The Managing Director of Nigeria LNG Limited (NLNG), Tony Attah, has said that the NLNG Act and the shareholding and governance structure of the company were key factors responsible for NLNG’s success story.
Attah made the comment at a technical session chaired by Dr. Maikanti Baru, Group Managing Director of Nigerian National Petroleum Corporation, at the ongoing 22nd Nigerian Economic Summit (NES) in Abuja, under the theme: “Creating a global Champion from Made in Nigeria: The NLNG story”.
Attah in his presentation to the forum, remarked that the NLNG Act provided incentives, assurances and guarantees which significantly encouraged investment in the project, adding that experience has clearly shown that countries cannot hope to legislate investments into existence without addressing issues relating to accompanying incentives, guarantees, and assurances.
“These incentives made it attractive for the international investors and financiers to invest even during a period Nigeria was perceived to be a pariah state.

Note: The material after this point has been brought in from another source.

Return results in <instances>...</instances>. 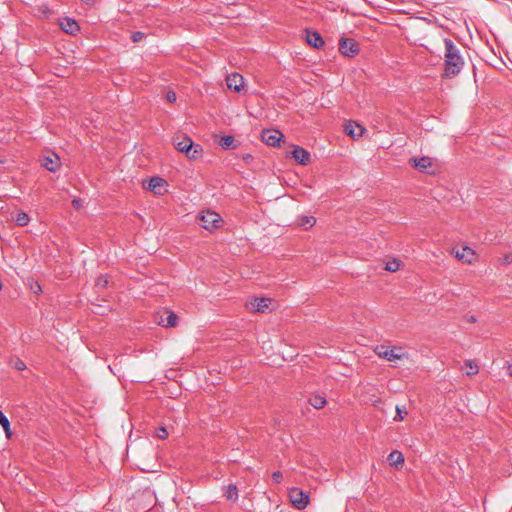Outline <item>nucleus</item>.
<instances>
[{"label":"nucleus","instance_id":"e433bc0d","mask_svg":"<svg viewBox=\"0 0 512 512\" xmlns=\"http://www.w3.org/2000/svg\"><path fill=\"white\" fill-rule=\"evenodd\" d=\"M3 429H4V431H5V435H6V437H7V438H10V437H11V434H12V433H11V430H10V423H9V424H7V426H6V425H5V426H3Z\"/></svg>","mask_w":512,"mask_h":512},{"label":"nucleus","instance_id":"473e14b6","mask_svg":"<svg viewBox=\"0 0 512 512\" xmlns=\"http://www.w3.org/2000/svg\"><path fill=\"white\" fill-rule=\"evenodd\" d=\"M10 421L9 419L6 417V415L0 411V425L3 427V426H7V424H9Z\"/></svg>","mask_w":512,"mask_h":512},{"label":"nucleus","instance_id":"f704fd0d","mask_svg":"<svg viewBox=\"0 0 512 512\" xmlns=\"http://www.w3.org/2000/svg\"><path fill=\"white\" fill-rule=\"evenodd\" d=\"M272 477H273L275 482L279 483L282 480L283 475H282V473L280 471H275L272 474Z\"/></svg>","mask_w":512,"mask_h":512},{"label":"nucleus","instance_id":"cd10ccee","mask_svg":"<svg viewBox=\"0 0 512 512\" xmlns=\"http://www.w3.org/2000/svg\"><path fill=\"white\" fill-rule=\"evenodd\" d=\"M109 284V279L106 275H100L96 280V287L98 288H106Z\"/></svg>","mask_w":512,"mask_h":512},{"label":"nucleus","instance_id":"6ab92c4d","mask_svg":"<svg viewBox=\"0 0 512 512\" xmlns=\"http://www.w3.org/2000/svg\"><path fill=\"white\" fill-rule=\"evenodd\" d=\"M224 496L229 501H237L238 499V488L235 484H229L223 487Z\"/></svg>","mask_w":512,"mask_h":512},{"label":"nucleus","instance_id":"39448f33","mask_svg":"<svg viewBox=\"0 0 512 512\" xmlns=\"http://www.w3.org/2000/svg\"><path fill=\"white\" fill-rule=\"evenodd\" d=\"M200 226H202L206 230H212L218 227V224L221 221V216L212 211H207L203 213L200 218Z\"/></svg>","mask_w":512,"mask_h":512},{"label":"nucleus","instance_id":"6e6552de","mask_svg":"<svg viewBox=\"0 0 512 512\" xmlns=\"http://www.w3.org/2000/svg\"><path fill=\"white\" fill-rule=\"evenodd\" d=\"M226 84L230 90L240 92L244 88V78L239 73H231L226 77Z\"/></svg>","mask_w":512,"mask_h":512},{"label":"nucleus","instance_id":"f257e3e1","mask_svg":"<svg viewBox=\"0 0 512 512\" xmlns=\"http://www.w3.org/2000/svg\"><path fill=\"white\" fill-rule=\"evenodd\" d=\"M444 71L443 78H453L457 76L464 67L465 61L461 55L460 48L449 39H444Z\"/></svg>","mask_w":512,"mask_h":512},{"label":"nucleus","instance_id":"79ce46f5","mask_svg":"<svg viewBox=\"0 0 512 512\" xmlns=\"http://www.w3.org/2000/svg\"><path fill=\"white\" fill-rule=\"evenodd\" d=\"M38 290H41V286L37 285V288H35L34 293H37Z\"/></svg>","mask_w":512,"mask_h":512},{"label":"nucleus","instance_id":"c9c22d12","mask_svg":"<svg viewBox=\"0 0 512 512\" xmlns=\"http://www.w3.org/2000/svg\"><path fill=\"white\" fill-rule=\"evenodd\" d=\"M142 37H143V33L142 32H135L132 35V39H133L134 42L140 41L142 39Z\"/></svg>","mask_w":512,"mask_h":512},{"label":"nucleus","instance_id":"f3484780","mask_svg":"<svg viewBox=\"0 0 512 512\" xmlns=\"http://www.w3.org/2000/svg\"><path fill=\"white\" fill-rule=\"evenodd\" d=\"M192 143H193L192 139L189 137H186V136L183 137L182 139L175 138L173 140V144H174L175 148L182 153H186V151H189Z\"/></svg>","mask_w":512,"mask_h":512},{"label":"nucleus","instance_id":"aec40b11","mask_svg":"<svg viewBox=\"0 0 512 512\" xmlns=\"http://www.w3.org/2000/svg\"><path fill=\"white\" fill-rule=\"evenodd\" d=\"M389 464L391 466L398 467L399 465L403 464L404 462V456L403 454L398 450H393L387 458Z\"/></svg>","mask_w":512,"mask_h":512},{"label":"nucleus","instance_id":"9b49d317","mask_svg":"<svg viewBox=\"0 0 512 512\" xmlns=\"http://www.w3.org/2000/svg\"><path fill=\"white\" fill-rule=\"evenodd\" d=\"M167 186L166 180L161 177H152L149 180L148 189L156 195H162L166 192L165 187Z\"/></svg>","mask_w":512,"mask_h":512},{"label":"nucleus","instance_id":"4be33fe9","mask_svg":"<svg viewBox=\"0 0 512 512\" xmlns=\"http://www.w3.org/2000/svg\"><path fill=\"white\" fill-rule=\"evenodd\" d=\"M309 403L315 408V409H322L326 405L327 401L325 397L322 395H313L309 399Z\"/></svg>","mask_w":512,"mask_h":512},{"label":"nucleus","instance_id":"5701e85b","mask_svg":"<svg viewBox=\"0 0 512 512\" xmlns=\"http://www.w3.org/2000/svg\"><path fill=\"white\" fill-rule=\"evenodd\" d=\"M316 223V218L313 216H301L298 224L304 229L311 228Z\"/></svg>","mask_w":512,"mask_h":512},{"label":"nucleus","instance_id":"2f4dec72","mask_svg":"<svg viewBox=\"0 0 512 512\" xmlns=\"http://www.w3.org/2000/svg\"><path fill=\"white\" fill-rule=\"evenodd\" d=\"M166 99L170 103L175 102L177 99L176 93L174 91H168L166 94Z\"/></svg>","mask_w":512,"mask_h":512},{"label":"nucleus","instance_id":"4468645a","mask_svg":"<svg viewBox=\"0 0 512 512\" xmlns=\"http://www.w3.org/2000/svg\"><path fill=\"white\" fill-rule=\"evenodd\" d=\"M295 161L301 165H307L311 161L310 153L302 147H295L292 151Z\"/></svg>","mask_w":512,"mask_h":512},{"label":"nucleus","instance_id":"dca6fc26","mask_svg":"<svg viewBox=\"0 0 512 512\" xmlns=\"http://www.w3.org/2000/svg\"><path fill=\"white\" fill-rule=\"evenodd\" d=\"M411 161L413 162V166L420 172H427L428 168L432 166V159L427 156L414 158Z\"/></svg>","mask_w":512,"mask_h":512},{"label":"nucleus","instance_id":"20e7f679","mask_svg":"<svg viewBox=\"0 0 512 512\" xmlns=\"http://www.w3.org/2000/svg\"><path fill=\"white\" fill-rule=\"evenodd\" d=\"M339 51L347 57H354L359 53V44L352 38L342 37L339 41Z\"/></svg>","mask_w":512,"mask_h":512},{"label":"nucleus","instance_id":"a211bd4d","mask_svg":"<svg viewBox=\"0 0 512 512\" xmlns=\"http://www.w3.org/2000/svg\"><path fill=\"white\" fill-rule=\"evenodd\" d=\"M42 166L48 171L56 172L60 167L59 158L57 156H45L42 159Z\"/></svg>","mask_w":512,"mask_h":512},{"label":"nucleus","instance_id":"a878e982","mask_svg":"<svg viewBox=\"0 0 512 512\" xmlns=\"http://www.w3.org/2000/svg\"><path fill=\"white\" fill-rule=\"evenodd\" d=\"M465 365L468 368V370L466 371V374L468 376L476 375L479 372L478 365L476 363H474L473 361L468 360V361H466Z\"/></svg>","mask_w":512,"mask_h":512},{"label":"nucleus","instance_id":"f8f14e48","mask_svg":"<svg viewBox=\"0 0 512 512\" xmlns=\"http://www.w3.org/2000/svg\"><path fill=\"white\" fill-rule=\"evenodd\" d=\"M59 26L62 31L70 35H75L80 29L78 23L74 19L69 17L60 19Z\"/></svg>","mask_w":512,"mask_h":512},{"label":"nucleus","instance_id":"4c0bfd02","mask_svg":"<svg viewBox=\"0 0 512 512\" xmlns=\"http://www.w3.org/2000/svg\"><path fill=\"white\" fill-rule=\"evenodd\" d=\"M72 204L73 206L76 208V209H79L81 207V200L80 199H74L72 201Z\"/></svg>","mask_w":512,"mask_h":512},{"label":"nucleus","instance_id":"c85d7f7f","mask_svg":"<svg viewBox=\"0 0 512 512\" xmlns=\"http://www.w3.org/2000/svg\"><path fill=\"white\" fill-rule=\"evenodd\" d=\"M11 365L18 371H22L26 369V364L19 358H15L11 360Z\"/></svg>","mask_w":512,"mask_h":512},{"label":"nucleus","instance_id":"58836bf2","mask_svg":"<svg viewBox=\"0 0 512 512\" xmlns=\"http://www.w3.org/2000/svg\"><path fill=\"white\" fill-rule=\"evenodd\" d=\"M468 321L471 322V323L476 322V318L474 316H470L468 318Z\"/></svg>","mask_w":512,"mask_h":512},{"label":"nucleus","instance_id":"b1692460","mask_svg":"<svg viewBox=\"0 0 512 512\" xmlns=\"http://www.w3.org/2000/svg\"><path fill=\"white\" fill-rule=\"evenodd\" d=\"M15 221L17 225L24 227L28 225L30 217L26 212L19 211L16 215Z\"/></svg>","mask_w":512,"mask_h":512},{"label":"nucleus","instance_id":"7ed1b4c3","mask_svg":"<svg viewBox=\"0 0 512 512\" xmlns=\"http://www.w3.org/2000/svg\"><path fill=\"white\" fill-rule=\"evenodd\" d=\"M289 498L293 506L299 510L305 509L309 503L308 494L297 487L289 491Z\"/></svg>","mask_w":512,"mask_h":512},{"label":"nucleus","instance_id":"c756f323","mask_svg":"<svg viewBox=\"0 0 512 512\" xmlns=\"http://www.w3.org/2000/svg\"><path fill=\"white\" fill-rule=\"evenodd\" d=\"M407 414V410L405 407L396 406V415L394 416L395 421H402L404 419V415Z\"/></svg>","mask_w":512,"mask_h":512},{"label":"nucleus","instance_id":"0eeeda50","mask_svg":"<svg viewBox=\"0 0 512 512\" xmlns=\"http://www.w3.org/2000/svg\"><path fill=\"white\" fill-rule=\"evenodd\" d=\"M177 315L169 310H165L157 315V323L163 327H175L177 324Z\"/></svg>","mask_w":512,"mask_h":512},{"label":"nucleus","instance_id":"bb28decb","mask_svg":"<svg viewBox=\"0 0 512 512\" xmlns=\"http://www.w3.org/2000/svg\"><path fill=\"white\" fill-rule=\"evenodd\" d=\"M400 268V263L398 260L393 259L392 261H388L386 263L385 269L389 272H396Z\"/></svg>","mask_w":512,"mask_h":512},{"label":"nucleus","instance_id":"a19ab883","mask_svg":"<svg viewBox=\"0 0 512 512\" xmlns=\"http://www.w3.org/2000/svg\"><path fill=\"white\" fill-rule=\"evenodd\" d=\"M38 290H41V286L37 285V288H35L34 293H37Z\"/></svg>","mask_w":512,"mask_h":512},{"label":"nucleus","instance_id":"f03ea898","mask_svg":"<svg viewBox=\"0 0 512 512\" xmlns=\"http://www.w3.org/2000/svg\"><path fill=\"white\" fill-rule=\"evenodd\" d=\"M376 354L390 362L407 358V354L403 352L401 347H388L384 345L377 346L375 349Z\"/></svg>","mask_w":512,"mask_h":512},{"label":"nucleus","instance_id":"7c9ffc66","mask_svg":"<svg viewBox=\"0 0 512 512\" xmlns=\"http://www.w3.org/2000/svg\"><path fill=\"white\" fill-rule=\"evenodd\" d=\"M157 437L160 438V439H165L167 438L168 436V432L166 430L165 427H160L158 430H157Z\"/></svg>","mask_w":512,"mask_h":512},{"label":"nucleus","instance_id":"1a4fd4ad","mask_svg":"<svg viewBox=\"0 0 512 512\" xmlns=\"http://www.w3.org/2000/svg\"><path fill=\"white\" fill-rule=\"evenodd\" d=\"M270 302V299L267 298H253L246 303V307L252 312L263 313L268 309Z\"/></svg>","mask_w":512,"mask_h":512},{"label":"nucleus","instance_id":"ea45409f","mask_svg":"<svg viewBox=\"0 0 512 512\" xmlns=\"http://www.w3.org/2000/svg\"><path fill=\"white\" fill-rule=\"evenodd\" d=\"M508 369H509V374L512 377V364L508 366Z\"/></svg>","mask_w":512,"mask_h":512},{"label":"nucleus","instance_id":"9d476101","mask_svg":"<svg viewBox=\"0 0 512 512\" xmlns=\"http://www.w3.org/2000/svg\"><path fill=\"white\" fill-rule=\"evenodd\" d=\"M344 132L351 138L358 139L365 132V128L354 121H348L344 125Z\"/></svg>","mask_w":512,"mask_h":512},{"label":"nucleus","instance_id":"393cba45","mask_svg":"<svg viewBox=\"0 0 512 512\" xmlns=\"http://www.w3.org/2000/svg\"><path fill=\"white\" fill-rule=\"evenodd\" d=\"M234 141H235V139L231 135L222 136L220 141H219V145L223 149H230V148L234 147V145H233Z\"/></svg>","mask_w":512,"mask_h":512},{"label":"nucleus","instance_id":"ddd939ff","mask_svg":"<svg viewBox=\"0 0 512 512\" xmlns=\"http://www.w3.org/2000/svg\"><path fill=\"white\" fill-rule=\"evenodd\" d=\"M455 257L464 263L471 264L475 259V251L468 246H463L455 251Z\"/></svg>","mask_w":512,"mask_h":512},{"label":"nucleus","instance_id":"423d86ee","mask_svg":"<svg viewBox=\"0 0 512 512\" xmlns=\"http://www.w3.org/2000/svg\"><path fill=\"white\" fill-rule=\"evenodd\" d=\"M284 135L279 131L275 129H265L261 133V139L264 143L270 146H279L280 141Z\"/></svg>","mask_w":512,"mask_h":512},{"label":"nucleus","instance_id":"412c9836","mask_svg":"<svg viewBox=\"0 0 512 512\" xmlns=\"http://www.w3.org/2000/svg\"><path fill=\"white\" fill-rule=\"evenodd\" d=\"M202 152H203L202 146L199 144H195L193 142L191 145V148L189 149V151H186L185 154L190 160H197L202 155Z\"/></svg>","mask_w":512,"mask_h":512},{"label":"nucleus","instance_id":"37998d69","mask_svg":"<svg viewBox=\"0 0 512 512\" xmlns=\"http://www.w3.org/2000/svg\"><path fill=\"white\" fill-rule=\"evenodd\" d=\"M38 290H41V286L37 285V288H35L34 293H37Z\"/></svg>","mask_w":512,"mask_h":512},{"label":"nucleus","instance_id":"2eb2a0df","mask_svg":"<svg viewBox=\"0 0 512 512\" xmlns=\"http://www.w3.org/2000/svg\"><path fill=\"white\" fill-rule=\"evenodd\" d=\"M306 41L310 46L317 48V49L322 48L325 44L321 35L315 31H307L306 32Z\"/></svg>","mask_w":512,"mask_h":512},{"label":"nucleus","instance_id":"72a5a7b5","mask_svg":"<svg viewBox=\"0 0 512 512\" xmlns=\"http://www.w3.org/2000/svg\"><path fill=\"white\" fill-rule=\"evenodd\" d=\"M502 263L511 264L512 263V253H507L502 258Z\"/></svg>","mask_w":512,"mask_h":512}]
</instances>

Those investments grew and they resulted in an inspirational Nigerian success story that the company is today, with assets now worth over $13 billion.”
Attah’s presentation took a position on the undesirability of some current developments, 18 years after the major breakthrough which NLNG represents, where certain stakeholders in the country continue to make attempts to undermine the Act. He added that the courts have been firm on the provisions of the Act in instances where court cases were instituted by third parties to compel company to pay levies.

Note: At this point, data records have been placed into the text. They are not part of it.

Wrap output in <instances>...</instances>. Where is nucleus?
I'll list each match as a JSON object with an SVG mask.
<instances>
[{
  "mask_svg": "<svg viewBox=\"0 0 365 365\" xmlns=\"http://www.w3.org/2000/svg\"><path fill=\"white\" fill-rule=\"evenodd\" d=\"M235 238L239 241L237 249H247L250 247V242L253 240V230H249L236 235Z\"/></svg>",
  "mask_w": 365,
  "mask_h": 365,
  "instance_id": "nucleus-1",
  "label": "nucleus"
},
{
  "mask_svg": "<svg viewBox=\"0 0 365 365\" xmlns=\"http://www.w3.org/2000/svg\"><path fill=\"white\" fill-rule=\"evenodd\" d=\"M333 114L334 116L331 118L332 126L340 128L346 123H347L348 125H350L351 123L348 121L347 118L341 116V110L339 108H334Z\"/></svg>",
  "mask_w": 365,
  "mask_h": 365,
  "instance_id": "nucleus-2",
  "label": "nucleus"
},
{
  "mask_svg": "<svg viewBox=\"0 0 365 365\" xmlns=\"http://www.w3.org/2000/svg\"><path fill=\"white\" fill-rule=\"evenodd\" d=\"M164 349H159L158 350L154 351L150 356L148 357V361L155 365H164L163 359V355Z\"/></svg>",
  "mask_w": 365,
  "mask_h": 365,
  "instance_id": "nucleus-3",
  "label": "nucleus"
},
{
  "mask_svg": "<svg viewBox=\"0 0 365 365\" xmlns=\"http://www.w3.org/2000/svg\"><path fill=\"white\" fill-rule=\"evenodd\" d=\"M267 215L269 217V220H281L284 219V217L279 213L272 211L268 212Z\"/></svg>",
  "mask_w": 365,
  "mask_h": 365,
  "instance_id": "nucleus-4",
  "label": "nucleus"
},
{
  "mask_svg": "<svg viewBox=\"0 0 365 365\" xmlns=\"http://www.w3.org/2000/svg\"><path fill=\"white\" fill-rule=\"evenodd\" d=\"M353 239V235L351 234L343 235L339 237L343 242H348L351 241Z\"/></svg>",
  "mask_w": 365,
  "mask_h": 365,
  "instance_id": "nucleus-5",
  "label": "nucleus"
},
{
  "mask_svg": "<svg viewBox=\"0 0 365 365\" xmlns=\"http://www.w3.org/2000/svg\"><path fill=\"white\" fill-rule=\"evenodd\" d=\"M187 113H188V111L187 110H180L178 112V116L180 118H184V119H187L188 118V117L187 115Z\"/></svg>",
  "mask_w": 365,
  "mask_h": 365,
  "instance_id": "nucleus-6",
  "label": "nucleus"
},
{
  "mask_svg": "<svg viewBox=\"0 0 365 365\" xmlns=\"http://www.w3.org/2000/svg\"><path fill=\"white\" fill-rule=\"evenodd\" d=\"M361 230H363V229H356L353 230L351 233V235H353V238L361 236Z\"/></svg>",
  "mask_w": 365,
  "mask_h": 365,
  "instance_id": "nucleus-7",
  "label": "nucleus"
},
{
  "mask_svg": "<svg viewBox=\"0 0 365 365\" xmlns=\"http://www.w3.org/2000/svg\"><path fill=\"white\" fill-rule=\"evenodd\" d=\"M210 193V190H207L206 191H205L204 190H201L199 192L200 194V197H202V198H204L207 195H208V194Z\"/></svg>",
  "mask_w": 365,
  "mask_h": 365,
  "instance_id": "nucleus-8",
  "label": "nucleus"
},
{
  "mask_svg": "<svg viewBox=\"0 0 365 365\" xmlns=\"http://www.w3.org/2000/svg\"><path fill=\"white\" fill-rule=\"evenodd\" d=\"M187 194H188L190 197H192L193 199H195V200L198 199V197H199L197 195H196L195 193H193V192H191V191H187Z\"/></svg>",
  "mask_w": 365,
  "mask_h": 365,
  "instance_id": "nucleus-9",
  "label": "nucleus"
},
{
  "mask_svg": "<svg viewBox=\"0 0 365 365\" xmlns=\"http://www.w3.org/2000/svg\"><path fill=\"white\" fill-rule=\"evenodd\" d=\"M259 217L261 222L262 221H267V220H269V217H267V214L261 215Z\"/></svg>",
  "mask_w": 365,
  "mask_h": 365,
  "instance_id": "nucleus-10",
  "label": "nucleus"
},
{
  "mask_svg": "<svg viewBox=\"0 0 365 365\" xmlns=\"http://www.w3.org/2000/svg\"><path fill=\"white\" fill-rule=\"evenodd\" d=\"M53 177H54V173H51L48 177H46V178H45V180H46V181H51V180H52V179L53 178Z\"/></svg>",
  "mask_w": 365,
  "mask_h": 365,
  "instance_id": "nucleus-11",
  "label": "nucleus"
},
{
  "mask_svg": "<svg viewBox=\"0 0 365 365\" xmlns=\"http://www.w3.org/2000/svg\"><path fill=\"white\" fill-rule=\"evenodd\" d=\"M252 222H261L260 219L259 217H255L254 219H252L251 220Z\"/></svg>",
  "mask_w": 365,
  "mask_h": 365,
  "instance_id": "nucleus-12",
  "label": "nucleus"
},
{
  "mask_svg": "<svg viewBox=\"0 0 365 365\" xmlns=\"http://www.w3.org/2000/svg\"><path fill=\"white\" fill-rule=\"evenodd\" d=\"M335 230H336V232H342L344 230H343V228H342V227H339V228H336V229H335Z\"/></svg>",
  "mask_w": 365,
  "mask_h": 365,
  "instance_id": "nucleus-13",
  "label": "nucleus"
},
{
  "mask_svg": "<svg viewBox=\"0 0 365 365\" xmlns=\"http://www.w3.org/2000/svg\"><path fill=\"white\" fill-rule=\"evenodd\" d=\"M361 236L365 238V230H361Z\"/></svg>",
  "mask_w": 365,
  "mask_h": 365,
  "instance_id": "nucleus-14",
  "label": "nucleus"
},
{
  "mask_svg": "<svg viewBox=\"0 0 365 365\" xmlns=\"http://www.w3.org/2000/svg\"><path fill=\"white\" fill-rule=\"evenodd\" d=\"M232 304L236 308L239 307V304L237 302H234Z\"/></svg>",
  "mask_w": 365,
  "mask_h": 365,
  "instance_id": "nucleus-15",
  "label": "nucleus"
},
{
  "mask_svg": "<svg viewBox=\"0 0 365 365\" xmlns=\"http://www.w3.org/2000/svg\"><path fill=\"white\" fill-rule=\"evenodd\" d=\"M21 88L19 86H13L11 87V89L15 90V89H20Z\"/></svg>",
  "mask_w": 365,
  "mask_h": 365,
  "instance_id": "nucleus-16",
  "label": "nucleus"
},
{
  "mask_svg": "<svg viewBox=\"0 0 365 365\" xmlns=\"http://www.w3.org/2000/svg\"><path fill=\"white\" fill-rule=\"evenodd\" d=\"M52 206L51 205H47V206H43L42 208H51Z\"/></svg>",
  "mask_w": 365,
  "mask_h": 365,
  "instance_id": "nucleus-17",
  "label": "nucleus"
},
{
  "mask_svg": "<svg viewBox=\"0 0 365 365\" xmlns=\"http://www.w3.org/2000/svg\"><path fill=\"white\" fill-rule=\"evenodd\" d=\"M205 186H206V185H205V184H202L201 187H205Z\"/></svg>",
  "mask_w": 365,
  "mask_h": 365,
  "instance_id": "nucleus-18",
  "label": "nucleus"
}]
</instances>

“These attempts are apparently continuing outside the courts, but we are hopeful that the country’s leadership will protect its commitment through the Act as well as avoid the portrayal of the country as one that does not honour agreements.”
He also drew attention to the fact that these enablements have allowed Nigeria LNG to be able to generate $85 bn in revenues, pay $5.5 bn in taxes as well as to commit more than $200m to corporate social responsibility projects especially in the areas of capacity building and infrastructure development.
“The ownership mix, with the Nigeria Government, through the National Oil Company owning just 49%, and having international companies owning 51% has brought tremendous benefits. Most importantly, it has allowed significant funding through international banks required for the construction of both the plants and the ships. Secondly, such a mix has ensured that the international companies bring to bear on the company, international standards and best practices.
Thirdly, with a significant shareholding, the government, through NNPC, has been able to drive the national agenda for social and nationalistic causes such as the Nigerianization plan. That plan has directly resulted in a corps of well-trained Nigerian professionals, many of whom have had the opportunity to understudy and eventually succeed expatriates over a period of time,” he said.
Attah added that as an independent Incorporated Joint Venture, Nigeria LNG enjoys the benefits of an independent Board of Directors comprising of nominees from the Shareholders. With the governance structure, decisions are taken faster as they are not subjected to the usual bureaucratic bottlenecks that are seen in the upstream sector, and funding is not an issue as the company is able to fund all its operating expenses and capital expenditure, only subject to board approval.
The joint venture model where the upstream companies obtain funding through an appropriation process at the legislature does not apply to NLNG.
“This independence, coupled with minimal government interference has enabled the company to function properly as a business concern and enabled it to surpass expectations,” he added.
Attah pointed out further, that as a result of the a mix of these key success factors, NLNG is helping to build a better Nigeria, has contributed significantly towards the flares out programme of the Federal Government by helping to reduce flares from about 65% to less than 20% simultaneously monetising natural gas that would have been otherwise flared. As a result He said the export earnings have been a veritable source of foreign exchange for the government.
“Through our shipping arm, Bonny Gas Transport, we have reinvigorated the shipping industry and provided avenues to local manufacturers, in line with the local content focus of the company, to export needed locally made, but internationally competitive products such as paints, cables, wires, etc. for the building of six new ships in South Korea at a cost of $1.6 bn, an initiative which led to more than $10 million worth of export business opportunities for several Nigerian companies and training for about 600 young Nigerians both in Korea and Nigeria, in various aspects of shipbuilding technology “.
“Our intervention in the supply of some 50% of cooking gas to the country has continued in pursuit of strategies and initiatives aimed at deepening the usage and availability of cooking gas in Nigeria from annual demand levels of about 400,000 to about 2.4 million metric tonnes. This is also aimed at preserving the environment by reducing the rate of deforestation and greenhouse gas emissions as a result of continued dependence on firewood as the major source of cooking fuel.”